Cantora sempre no alvo das críticas 

Com uma rápida pesquisa na internet é possível encontrar diversas publicações que criticam o comportamento da cantora em outros shows Brasil afora. “Fãs de Maiara e Maraísa estão decepcionados com a dupla após show em Florianópolis. Público mostrou que Maiara estava aparentemente bêbada e não conseguia cantar direito”, diz uma das publicações.

Em outra matéria, de janeiro deste ano, outro site diz: “Maiara, da dupla com Maraisa, é acusada de fazer show bêbada: ‘Cenas lamentáveis’”. Em fevereiro, outra manchete diz: “Maiara rebate críticas por beber em shows e afronta haters”.

Comportamento exclusivo? 

No entanto, beber no palco durante shows é comportamento extremamente comum entre cantores, principalmente os do segmento sertanejo. O fato foi lembrado por um internauta em uma das publicações na rede X, o antigo Twitter, sobre o show de Campo Grande.E o povo paga pra assistir isso. Não é só ela, Gusttavo Lima, Bruno, Leonardo, e assim por diante”, diz o tweet.

Críticas ao comportamento e à relação desses cantores com a bebida, por outro lado, não são tão comuns. 

Para a socióloga Nathalia Eberhardt Ziê, mestre em História Social e integrante da Articulação de Mulheres Brasileiras no Mato Grosso do Sul, esse cenário evidencia duas importantes questões: a de gênero e a de saúde pública. 

O consumo de álcool é moralmente encarado de maneiras variáveis pelas pessoas, destaca. Além disso, “os critérios demonstram os incômodos da sociedade com o papel que as mulheres estão assumindo, suas independências e inserções em universos e comportamentos antes dominados pelos homens”, analisa a especialista.

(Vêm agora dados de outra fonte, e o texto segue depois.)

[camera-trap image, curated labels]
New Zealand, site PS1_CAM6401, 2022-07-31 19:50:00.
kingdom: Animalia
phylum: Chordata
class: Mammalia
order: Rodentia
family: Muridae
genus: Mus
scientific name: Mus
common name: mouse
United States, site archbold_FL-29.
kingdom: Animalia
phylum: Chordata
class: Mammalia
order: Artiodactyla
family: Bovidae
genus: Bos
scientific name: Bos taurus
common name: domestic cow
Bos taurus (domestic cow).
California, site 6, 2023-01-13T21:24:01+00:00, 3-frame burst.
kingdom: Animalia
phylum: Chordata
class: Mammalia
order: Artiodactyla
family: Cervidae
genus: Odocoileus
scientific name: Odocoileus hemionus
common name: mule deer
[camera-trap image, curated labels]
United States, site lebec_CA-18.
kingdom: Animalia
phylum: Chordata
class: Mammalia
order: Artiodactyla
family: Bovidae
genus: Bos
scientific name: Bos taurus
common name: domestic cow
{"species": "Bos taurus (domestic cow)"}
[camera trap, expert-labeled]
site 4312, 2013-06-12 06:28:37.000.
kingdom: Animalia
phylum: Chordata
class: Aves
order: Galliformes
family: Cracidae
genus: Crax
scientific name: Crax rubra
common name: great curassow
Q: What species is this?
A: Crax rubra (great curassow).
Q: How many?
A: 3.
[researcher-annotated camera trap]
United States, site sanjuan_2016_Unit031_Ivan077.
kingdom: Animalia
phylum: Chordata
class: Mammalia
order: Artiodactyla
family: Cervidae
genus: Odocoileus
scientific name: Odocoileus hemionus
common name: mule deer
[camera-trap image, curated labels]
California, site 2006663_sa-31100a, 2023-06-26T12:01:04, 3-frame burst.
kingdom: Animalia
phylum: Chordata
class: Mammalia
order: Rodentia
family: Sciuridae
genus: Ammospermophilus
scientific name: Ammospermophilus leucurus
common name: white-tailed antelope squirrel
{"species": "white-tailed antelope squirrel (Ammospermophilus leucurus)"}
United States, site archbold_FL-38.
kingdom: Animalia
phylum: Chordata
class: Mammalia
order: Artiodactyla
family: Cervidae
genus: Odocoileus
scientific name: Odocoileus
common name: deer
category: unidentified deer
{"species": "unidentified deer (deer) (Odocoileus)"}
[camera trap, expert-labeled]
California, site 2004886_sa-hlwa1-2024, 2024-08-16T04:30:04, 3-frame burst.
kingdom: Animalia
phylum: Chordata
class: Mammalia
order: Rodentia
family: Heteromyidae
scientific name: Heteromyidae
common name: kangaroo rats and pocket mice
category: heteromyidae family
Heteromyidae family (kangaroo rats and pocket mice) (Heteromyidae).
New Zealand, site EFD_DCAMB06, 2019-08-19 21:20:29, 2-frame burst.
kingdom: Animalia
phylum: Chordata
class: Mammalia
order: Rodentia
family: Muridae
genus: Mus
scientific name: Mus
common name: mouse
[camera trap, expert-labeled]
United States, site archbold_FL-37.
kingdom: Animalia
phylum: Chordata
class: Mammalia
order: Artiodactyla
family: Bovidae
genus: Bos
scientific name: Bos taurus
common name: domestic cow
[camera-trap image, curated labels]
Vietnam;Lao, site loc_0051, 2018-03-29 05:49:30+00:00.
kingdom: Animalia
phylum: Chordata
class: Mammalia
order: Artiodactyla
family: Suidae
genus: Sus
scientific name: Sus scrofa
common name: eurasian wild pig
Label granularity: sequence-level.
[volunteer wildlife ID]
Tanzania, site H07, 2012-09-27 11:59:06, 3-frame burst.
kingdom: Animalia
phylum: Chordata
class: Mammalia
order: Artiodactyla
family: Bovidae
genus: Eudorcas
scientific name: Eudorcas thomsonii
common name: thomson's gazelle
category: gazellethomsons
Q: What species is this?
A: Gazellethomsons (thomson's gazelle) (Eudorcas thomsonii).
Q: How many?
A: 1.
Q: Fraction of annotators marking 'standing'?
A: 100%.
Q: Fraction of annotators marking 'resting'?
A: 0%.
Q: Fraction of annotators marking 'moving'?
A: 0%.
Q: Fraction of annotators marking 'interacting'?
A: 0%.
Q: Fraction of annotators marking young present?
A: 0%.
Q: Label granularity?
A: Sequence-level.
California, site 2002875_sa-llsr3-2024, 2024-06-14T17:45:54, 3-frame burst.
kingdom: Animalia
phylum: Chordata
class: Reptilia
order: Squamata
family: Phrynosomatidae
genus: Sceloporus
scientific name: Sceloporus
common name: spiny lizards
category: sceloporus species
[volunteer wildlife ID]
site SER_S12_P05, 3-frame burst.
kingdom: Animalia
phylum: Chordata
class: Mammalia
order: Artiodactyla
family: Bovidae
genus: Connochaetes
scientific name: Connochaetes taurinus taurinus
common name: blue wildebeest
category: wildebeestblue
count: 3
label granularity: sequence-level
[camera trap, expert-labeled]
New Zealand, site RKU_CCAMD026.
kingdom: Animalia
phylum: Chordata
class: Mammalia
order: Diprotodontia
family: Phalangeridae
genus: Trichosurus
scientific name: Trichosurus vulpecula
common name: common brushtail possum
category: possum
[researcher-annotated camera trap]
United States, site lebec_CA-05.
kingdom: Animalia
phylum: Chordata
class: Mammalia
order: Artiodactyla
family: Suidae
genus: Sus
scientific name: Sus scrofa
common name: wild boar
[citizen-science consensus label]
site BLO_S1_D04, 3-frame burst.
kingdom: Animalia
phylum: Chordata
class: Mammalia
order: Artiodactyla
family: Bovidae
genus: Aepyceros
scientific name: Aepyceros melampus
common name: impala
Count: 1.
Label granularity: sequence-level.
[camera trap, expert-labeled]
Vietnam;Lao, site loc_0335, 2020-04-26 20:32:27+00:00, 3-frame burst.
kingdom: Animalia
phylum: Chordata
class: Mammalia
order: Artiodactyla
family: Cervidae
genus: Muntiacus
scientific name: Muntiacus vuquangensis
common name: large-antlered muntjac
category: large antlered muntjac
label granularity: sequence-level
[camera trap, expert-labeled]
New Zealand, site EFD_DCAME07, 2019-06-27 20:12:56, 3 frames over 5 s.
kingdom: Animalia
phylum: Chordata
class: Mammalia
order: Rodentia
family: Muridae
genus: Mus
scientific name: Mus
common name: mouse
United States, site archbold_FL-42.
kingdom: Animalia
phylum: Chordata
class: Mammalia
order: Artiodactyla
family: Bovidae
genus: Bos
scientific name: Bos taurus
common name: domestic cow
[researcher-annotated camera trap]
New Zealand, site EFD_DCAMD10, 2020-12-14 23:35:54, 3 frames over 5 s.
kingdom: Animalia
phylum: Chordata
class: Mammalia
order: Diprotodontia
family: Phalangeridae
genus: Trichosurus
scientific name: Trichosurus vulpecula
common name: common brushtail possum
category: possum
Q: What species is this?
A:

“Por exemplo, uma mulher se embebedando se tornar um fato de destaque para a opinião pública demonstra como ser homem e ser mulher em nossa sociedade é regulado por um padrão de convívio excludente e discriminatório”, contextualiza Nathalia. 

Isso porque o mesmo fato “é tratado com naturalidade quando praticado por um homem e com estigmas e preconceitos quando praticado por uma mulher, isso sem analisar intersecções de raça, classe social e identidade de gênero”, completa a socióloga.

Droga legalizada

A especialista ainda destaca que essa diferenciação é tão séria – e comum – que há homens que justificam violências praticadas contra mulheres a partir do fato de que “ela estava bêbada”. 

“Esse discurso é recorrente para julgamentos morais ou, muito mais grave, quando são cometidos crimes de abusos sexuais contra mulheres, por exemplo. Isso é parte de uma cultura que não aceita o movimento de liberdade das mulheres ao mesmo tempo em que legitima violências a partir do próprio uso excessivo do álcool, que leva a outro problema”, amplia Nathalia.

Na análise da especialista, o primeiro debate a se fazer sobre esse assunto é se o problema é o uso do álcool. “Já se tem comprovado que outros psicoativos criminalizados no mundo não causam os dados que o álcool, uma substância totalmente legalizada, causa para a vida humana”, pontua.

“O álcool é a substância psicoativa mais antiga e é usado em várias culturas durante séculos. O debate que se faz hoje em relação a este consumo, do ponto de vista da saúde pública, é sobre seu uso abusivo, responsável por gerar danos à saúde, além de danos sociais e econômicos. Este deveria ser o primeiro debate a se fazer, se o problema é o uso do álcool e não os machismos”, finaliza a especialista.